Continuing the theme from the last post I made, I've recently started working my way down the list of existing object-storage implementations.
tahoe-LAFS is a well-established project which looked like a good fit for my needs:
- Simple API.
- Good handling of redundancy.
Getting the system up and running, on four nodes, was very simple. Setup a single/simple "introducer" which is a well-known node that all hosts can use to find each other, and then setup four deamons for storage.
When files are uploaded they are split into chunks, and these chunks are then distributed amongst the various nodes. There are some configuration settings which determine how many chunks files are split into (10 by default), how many chunks are required to rebuild the file (3 by default) and how many copies of the chunks will be created.
The biggest problem I have with tahoe is that there is no rebalancing support: Setup four nodes, and the space becomes full? You can add more nodes, new uploads go to the new nodes, while old ones stay on the old. Similarly if you change your replication-counts because you're suddenly more/less paranoid this doesn't affect existing nodes.

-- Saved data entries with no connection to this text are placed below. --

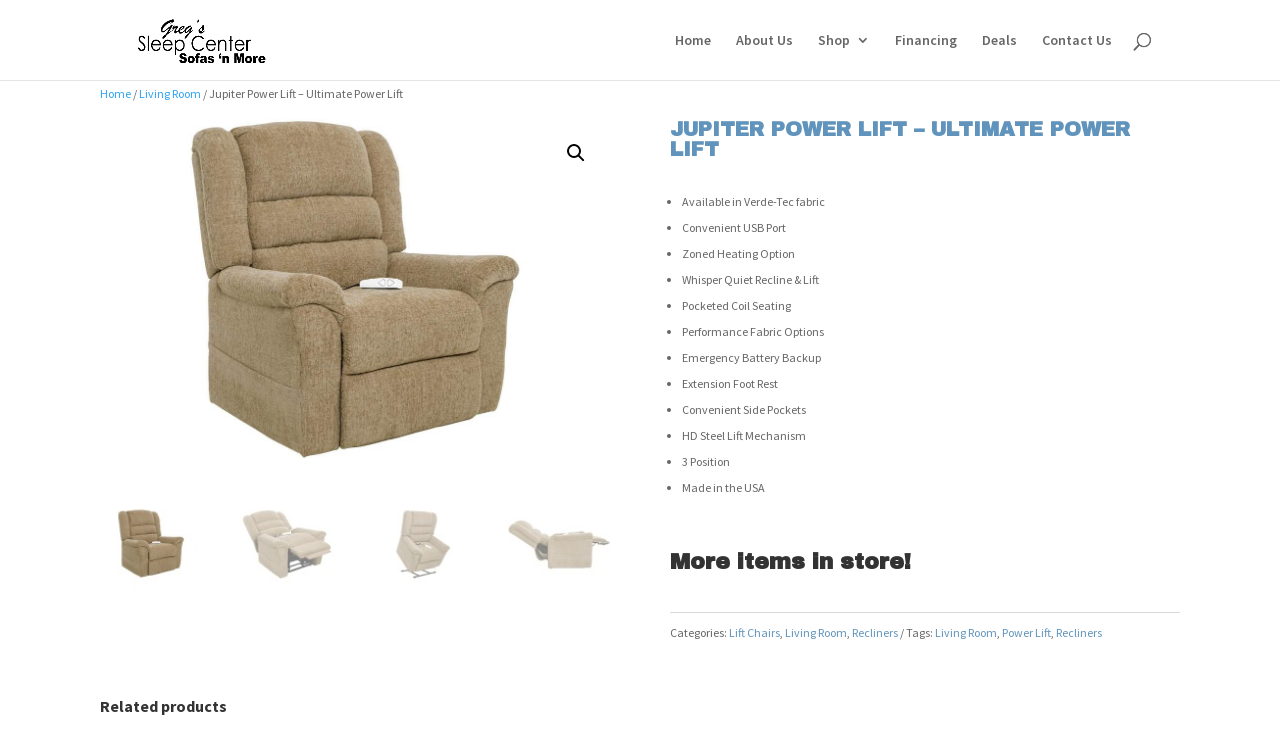

--- FILE ---
content_type: text/css; charset=utf-8
request_url: http://www.gregssleepcenter.com/wp-content/et-cache/230255/et-core-unified-230255.min.css?ver=1760209332
body_size: 116
content:
.et-cart-info{display:none}.et_pb_fullwidth_header .et_pb_fullwidth_header_container .header-content a.et_pb_button{margin:20px 15px 0px}

--- FILE ---
content_type: text/javascript; charset=utf-8
request_url: http://www.gregssleepcenter.com/wp-content/plugins/divi-testimonial-extended/scripts/frontend-bundle.min.js?ver=2.2.5
body_size: 1451
content:
!function(e){var t={};function n(r){if(t[r])return t[r].exports;var i=t[r]={i:r,l:!1,exports:{}};return e[r].call(i.exports,i,i.exports,n),i.l=!0,i.exports}n.m=e,n.c=t,n.d=function(e,t,r){n.o(e,t)||Object.defineProperty(e,t,{configurable:!1,enumerable:!0,get:r})},n.n=function(e){var t=e&&e.__esModule?function(){return e.default}:function(){return e};return n.d(t,"a",t),t},n.o=function(e,t){return Object.prototype.hasOwnProperty.call(e,t)},n.p="/",n(n.s=18)}({1:function(e,t){},18:function(e,t,n){n(19),n(1),n(2),n(20),e.exports=n(21)},19:function(e,t){},2:function(e,t){},20:function(e,t){function n(e,t,n){return n===e+t&&""!==n}jQuery(window).load(function(){jQuery(".el_md_testimonial_extended_form .module-radio-field").on("click",function(){!0===jQuery(this).prop("checked")&&jQuery(this).parents(".radio-field-container").find(".module-radio-value-field").val(jQuery(this).val())}),jQuery("body").on("submit",".el_testimonial_form_wrapper",function(e){e.preventDefault(),e.stopImmediatePropagation();var t=jQuery(this),r=t.parents(".el_md_testimonial_extended_form"),i=t.data("form-number"),o=0,a=[],d=[],l="",f=new FormData;r.fadeTo("slow",.2,function(){if(""!==i&&f.append("form-number",i),r.find(".field-error").each(function(){jQuery(this).removeClass("field-error")}),r.find(".module-form-captcha").length>0){var e=parseInt(r.find(".module-form-captcha").data("first-digit")),t=parseInt(r.find(".module-form-captcha").data("second-digit")),u=parseInt(r.find(".module-form-captcha").val());""!==u&&""!==e&&""!==t&&!0===n(e,t,u)?f.append("captcha",u):""!==u&&""!==e&&""!==t&&!1===n(e,t,u)&&(e=Math.floor(20*Math.random()+1),t=Math.floor(20*Math.random()+1),r.find(".el-md-captcha-values").html(e+" + "+t+" ="),r.find(".module-form-captcha").data("first-digit",e),r.find(".module-form-captcha").data("second-digit",t),r.find(".module-form-captcha").addClass("field-error"),o=1)}if(r.find(".module-input-field").each(function(){var e=jQuery(this).val(),t=jQuery(this).data("required");""==e&&"required"==t||0==!/</.test(e)||0==function(e){return!/<script>/i.test(e)}(e)?(jQuery(this).addClass("field-error"),jQuery(this).parents(".el-module-form-field-container").find("label").length>0&&jQuery(this).parents(".el-module-form-field-container").find("label").addClass("field-error"),o=1):jQuery(this).hasClass("module-email-field")&&0==function(e){return!!/^([\w-\.]+)@((\[[0-9]{1,3}\.[0-9]{1,3}\.[0-9]{1,3}\.)|(([\w-]+\.)+))([a-zA-Z]{2,4}|[0-9]{1,3})(\]?)$/.test(e)}(e)?(jQuery(this).addClass("field-error"),jQuery(this).parents(".el-module-form-field-container").find("label").length>0&&jQuery(this).parents(".el-module-form-field-container").find("label").addClass("field-error"),o=1):jQuery(this).hasClass("module-file-field")?(l=jQuery(this)[0].files[0],"required"!=t||"undefined"!=typeof l&&""!=l||(jQuery(this).parents(".el-module-form-field-container").find("label").addClass("field-error"),o=1)):(a.push(jQuery(this).attr("name")),d.push(e))}),1===o)return r.fadeTo("slow",1),!1;"undefined"==typeof l&&""==l||f.append("file",l),f.append("values",d.join("##")),f.append("parameters",a.join("##")),f.append("nonce-el-md-testimonial-extended-form",r.find("#nonce-el-md-testimonial-extended-form").val());jQuery.ajax({type:"POST",url:jQuery(this).attr("action"),data:f,processData:!1,contentType:!1,success:function(e){var t=jQuery(e).find(".el_md_testimonial_extended_form .el-module-notification");r.find(".et_pb_module_inner").html(t),r.fadeTo("slow",1),jQuery("html, body").animate({scrollTop:r.offset().top-(jQuery("#main-header").innerHeight()+jQuery("#top-header").innerHeight()+50)})},error:function(){alert("Oops!! Something went wrong!! Try again!")}})})})})},21:function(e,t){jQuery(document).ready(function(e){e(".el_md_testimonial_extended").find(".el-testimonial-isotope-container").length>0&&e(".el_md_testimonial_extended .el-testimonial-isotope-container").isotope({itemSelector:".el-testimonial-isotope-item",layoutMode:"masonry",percentPosition:!0,resize:!0})})}});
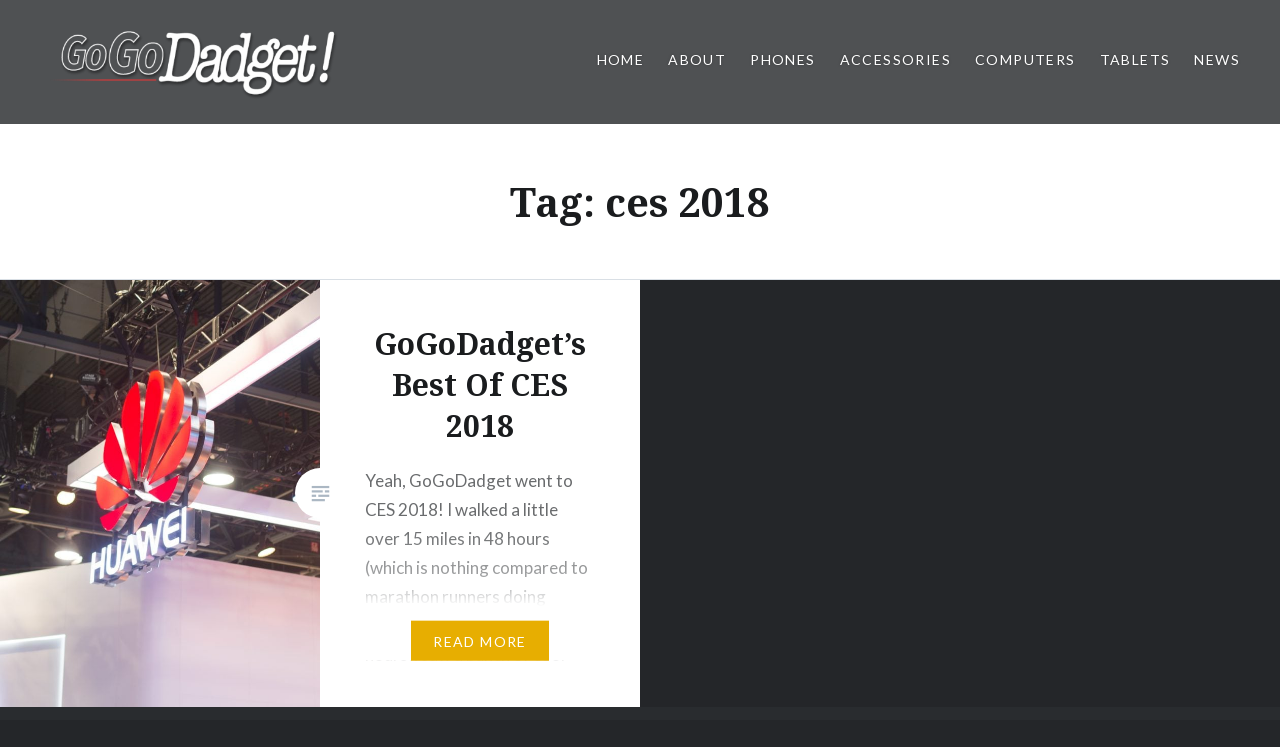

--- FILE ---
content_type: text/css
request_url: https://gogodadget.com/wp-content/uploads/siteorigin-widgets/sow-social-media-buttons-wire-cd1a07047e74.css?ver=6.9
body_size: 503
content:
.so-widget-sow-social-media-buttons-wire-cd1a07047e74 .social-media-button-container {
  zoom: 1;
  text-align: center;
  /*
	&:after {
		content:"";
		display:inline-block;
		width:100%;
	}
	*/
}
.so-widget-sow-social-media-buttons-wire-cd1a07047e74 .social-media-button-container:before {
  content: '';
  display: block;
}
.so-widget-sow-social-media-buttons-wire-cd1a07047e74 .social-media-button-container:after {
  content: '';
  display: table;
  clear: both;
}
@media (max-width: 780px) {
  .so-widget-sow-social-media-buttons-wire-cd1a07047e74 .social-media-button-container {
    text-align: left;
  }
}
.so-widget-sow-social-media-buttons-wire-cd1a07047e74 .sow-social-media-button-facebook-0 {
  background: transparent;
  text-shadow: 0 1px 0 rgba(0, 0, 0, 0.05);
  color: #ffffff !important;
  border: 2px solid #3a5795 !important;
  color: #3a5795 !important;
}
.so-widget-sow-social-media-buttons-wire-cd1a07047e74 .sow-social-media-button-facebook-0.ow-button-hover:focus,
.so-widget-sow-social-media-buttons-wire-cd1a07047e74 .sow-social-media-button-facebook-0.ow-button-hover:hover {
  background: #3a5795;
  color: #ffffff !important;
}
.so-widget-sow-social-media-buttons-wire-cd1a07047e74 .sow-social-media-button-twitter-0 {
  background: transparent;
  text-shadow: 0 1px 0 rgba(0, 0, 0, 0.05);
  color: #ffffff !important;
  border: 2px solid #78bdf1 !important;
  color: #78bdf1 !important;
}
.so-widget-sow-social-media-buttons-wire-cd1a07047e74 .sow-social-media-button-twitter-0.ow-button-hover:focus,
.so-widget-sow-social-media-buttons-wire-cd1a07047e74 .sow-social-media-button-twitter-0.ow-button-hover:hover {
  background: #78bdf1;
  color: #ffffff !important;
}
.so-widget-sow-social-media-buttons-wire-cd1a07047e74 .sow-social-media-button-instagram-0 {
  background: transparent;
  text-shadow: 0 1px 0 rgba(0, 0, 0, 0.05);
  color: #ffffff !important;
  border: 2px solid #3d739c !important;
  color: #3d739c !important;
}
.so-widget-sow-social-media-buttons-wire-cd1a07047e74 .sow-social-media-button-instagram-0.ow-button-hover:focus,
.so-widget-sow-social-media-buttons-wire-cd1a07047e74 .sow-social-media-button-instagram-0.ow-button-hover:hover {
  background: #3d739c;
  color: #ffffff !important;
}
.so-widget-sow-social-media-buttons-wire-cd1a07047e74 .sow-social-media-button-pinterest-0 {
  background: transparent;
  text-shadow: 0 1px 0 rgba(0, 0, 0, 0.05);
  color: #ffffff !important;
  border: 2px solid #db7c83 !important;
  color: #db7c83 !important;
}
.so-widget-sow-social-media-buttons-wire-cd1a07047e74 .sow-social-media-button-pinterest-0.ow-button-hover:focus,
.so-widget-sow-social-media-buttons-wire-cd1a07047e74 .sow-social-media-button-pinterest-0.ow-button-hover:hover {
  background: #db7c83;
  color: #ffffff !important;
}
.so-widget-sow-social-media-buttons-wire-cd1a07047e74 .sow-social-media-button {
  display: inline-block;
  font-size: 1em;
  line-height: 1em;
  margin: 0.1em 0.05em 0.1em 0.05em;
  padding: 1em 0;
  width: 3em;
  text-align: center;
  vertical-align: middle;
  -webkit-border-radius: 0em;
  -moz-border-radius: 0em;
  border-radius: 0em;
}
.so-widget-sow-social-media-buttons-wire-cd1a07047e74 .sow-social-media-button .sow-icon-fontawesome {
  display: inline-block;
  height: 1em;
}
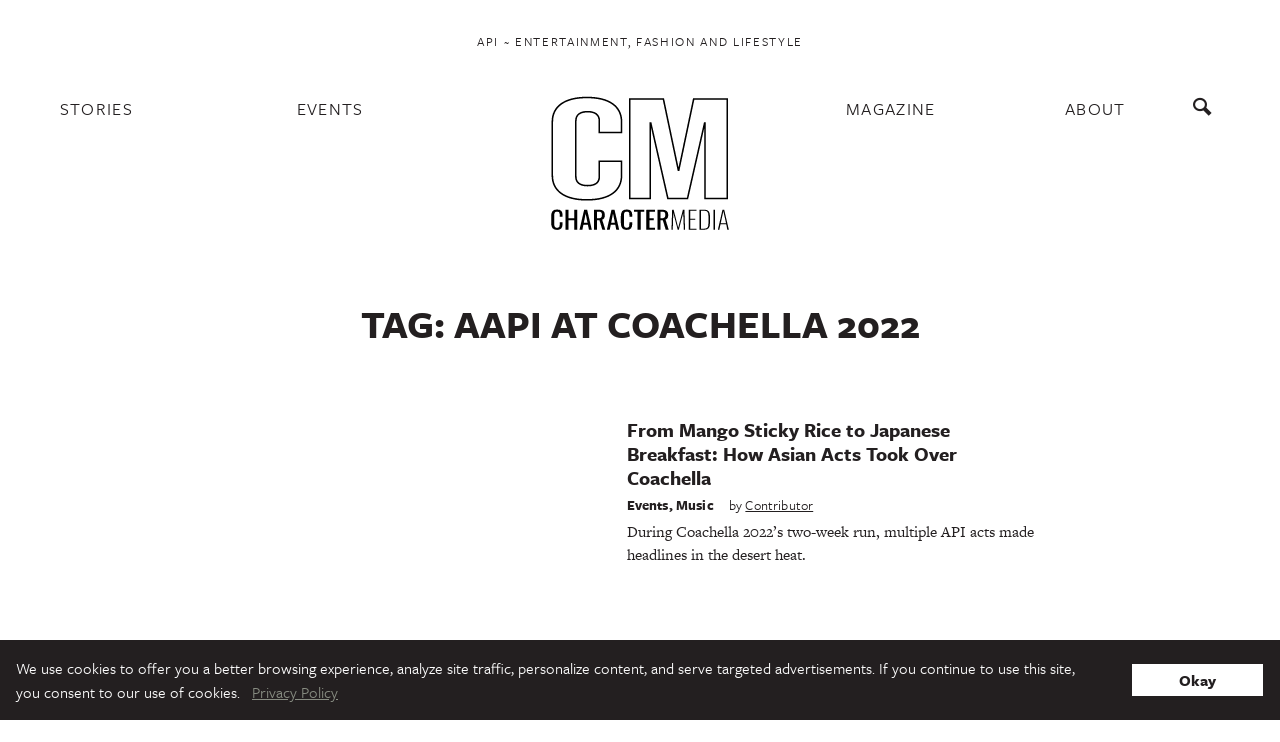

--- FILE ---
content_type: application/javascript; charset=utf-8
request_url: https://fundingchoicesmessages.google.com/f/AGSKWxWUc_6TFxDqZjIx0wvUkRMwIW0MiilX8I1-A1KRv3Ma5rBWBE7kcAf98heplTDegQpfxt9EJl-wR34H3LUX73QN-tuDcZ9CnimHIAZiiA5qWMVXz0bnGwiwTEeaz9UVMxEQO_WzcF6mcMov9GFPB9TSKzQcmJhc2mempiS0YVlpvY14ITjWPMxY2lph/_/cyad.-ads/oas//ads.load./doubleclickinstreamad./adhandlers2.
body_size: -1288
content:
window['332dee7c-5329-47ea-819d-435167000640'] = true;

In my perfect world you'd distribute blocks around pretty optimistically, and I'd probably run more services:
- An introducer - To allow adding/removing storage-nodes on the fly.
- An indexer - to store the list of "uploads", meta-data, and the corresponding block-pointers.
- The storage-nodes - to actually store the damn data.
The storage nodes would have the primitives "List all blocks", "Get block", "Put block", and using that you could ensure that each node had sent its data to at least N other nodes. This could be done in the background.
The indexer would be responsible for keeping track of which blocks live where, and which blocks are needed to reassemble upload N. There's probably more that it could do.